Lauterbach-Buch

"In 30 Jahren wird Krebs gut kontrollierbar sein!"

Ein Arzt und Politiker schlägt Alarm. Die Arzneimittelzulassung stehe Heilungschancen bei Krebs im Weg, sagt Karl Lauterbach (SPD). Seine Lösung: Eine neue Kultur von Studien entwickeln. Wie, das schildert er in seinem neuen Buch.

Anno FrickeVon Anno Fricke Veröffentlicht:
Krebs wird kontrollierbar, sagt Karl Lauterbach voraus.

Krebs wird kontrollierbar, sagt Karl Lauterbach voraus.

© Wolfgang Kumm/dpa

BERLIN. Die schlechte Nachricht ist: Die Welle baut sich auf. Jeder zweite Angehörige der Baby Boomer-Generation wird im Laufe seines Lebens mindestens einmal an einem Krebs erkranken.

Der Krebs stellt die Gesundheitspolitik noch nicht in der Gegenwart aber in naher Zukunft vor gewaltige Probleme. Dann muss sie einen Verteilungskampf um knappe Ressourcen moderieren. Pro Patient können leicht zwischen 50.000 und 150.000 Euro fällig werden.

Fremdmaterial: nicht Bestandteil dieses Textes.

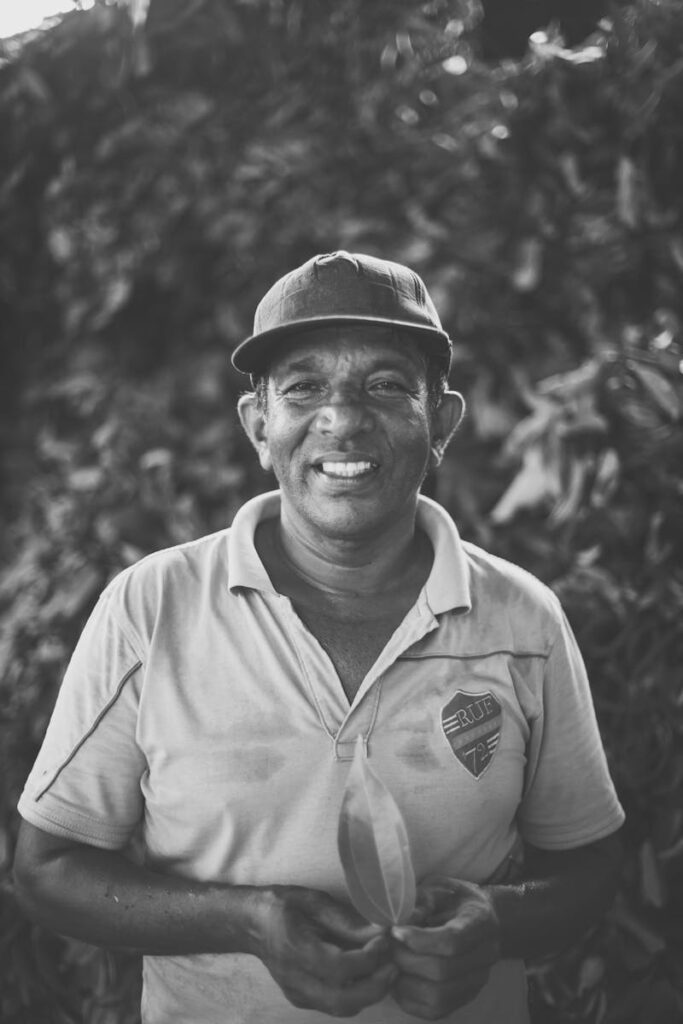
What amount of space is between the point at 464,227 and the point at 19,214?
1474 mm

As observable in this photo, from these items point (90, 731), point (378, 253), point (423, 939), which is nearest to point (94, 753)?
point (90, 731)

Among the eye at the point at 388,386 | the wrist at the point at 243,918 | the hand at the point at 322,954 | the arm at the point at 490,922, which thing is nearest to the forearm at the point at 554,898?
the arm at the point at 490,922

Die gute Nachricht: In 30 Jahren werden Ärzte Krebs vielleicht nicht in jedem Fall heilen, in vielen Fällen jedoch gut kontrollieren können. Sollte sich die Gesellschaft auf einen anderen Umgang mit der Erforschung und Zulassung neuer Krebsmedikamente einlassen, könnte diese Entwicklung sogar schon früher eintreten.

"Die Krebs-Industrie"

Überbringer beider Nachrichten ist Professor Karl Lauterbach, stellvertretender Vorsitzender der SPD-Fraktion im Deutschen Bundestag, Arzt und Wissenschaftler. Lauterbach hat am Dienstag in Berlin sein jüngstes Buch "Die Krebs-Industrie" vorgestellt. Darin kritisiert er die Pharmaindustrie für ihre Preispolitik, Profitorientiertheit und Innovationsträgheit.

Die Stoßrichtung der Argumentation richtet sich aber vor allem gegen die zugrunde liegenden gesundheitspolitischen Verhältnisse in Deutschland und Europa: "Der Nutzen der Krebsmedikamente muss viel sicherer getestet werden", sagte Lauterbach.

Die gegenwärtig in Europa praktizierte überstürzte Zulassung von Krebsmedikamenten tue so, als ob wir schon wüssten, wie groß der Nutzen dieser Medikamente in der Fläche sei.

Die Übertragung von Ergebnissen der meist in USA vorgenommenen Studien auf deutsche Patienten sei nicht in jedem Fall gesichert. Der Nutzen sei aber tatsächlich nicht belegt. Es sei nicht auszuschließen, dass neue Onkologika die Lebensdauer verkürzten. Oder dass umgekehrt eine palliativmedizinische Behandlung einen Menschen länger und qualitativ besser leben ließen als der Einsatz von Onkologika.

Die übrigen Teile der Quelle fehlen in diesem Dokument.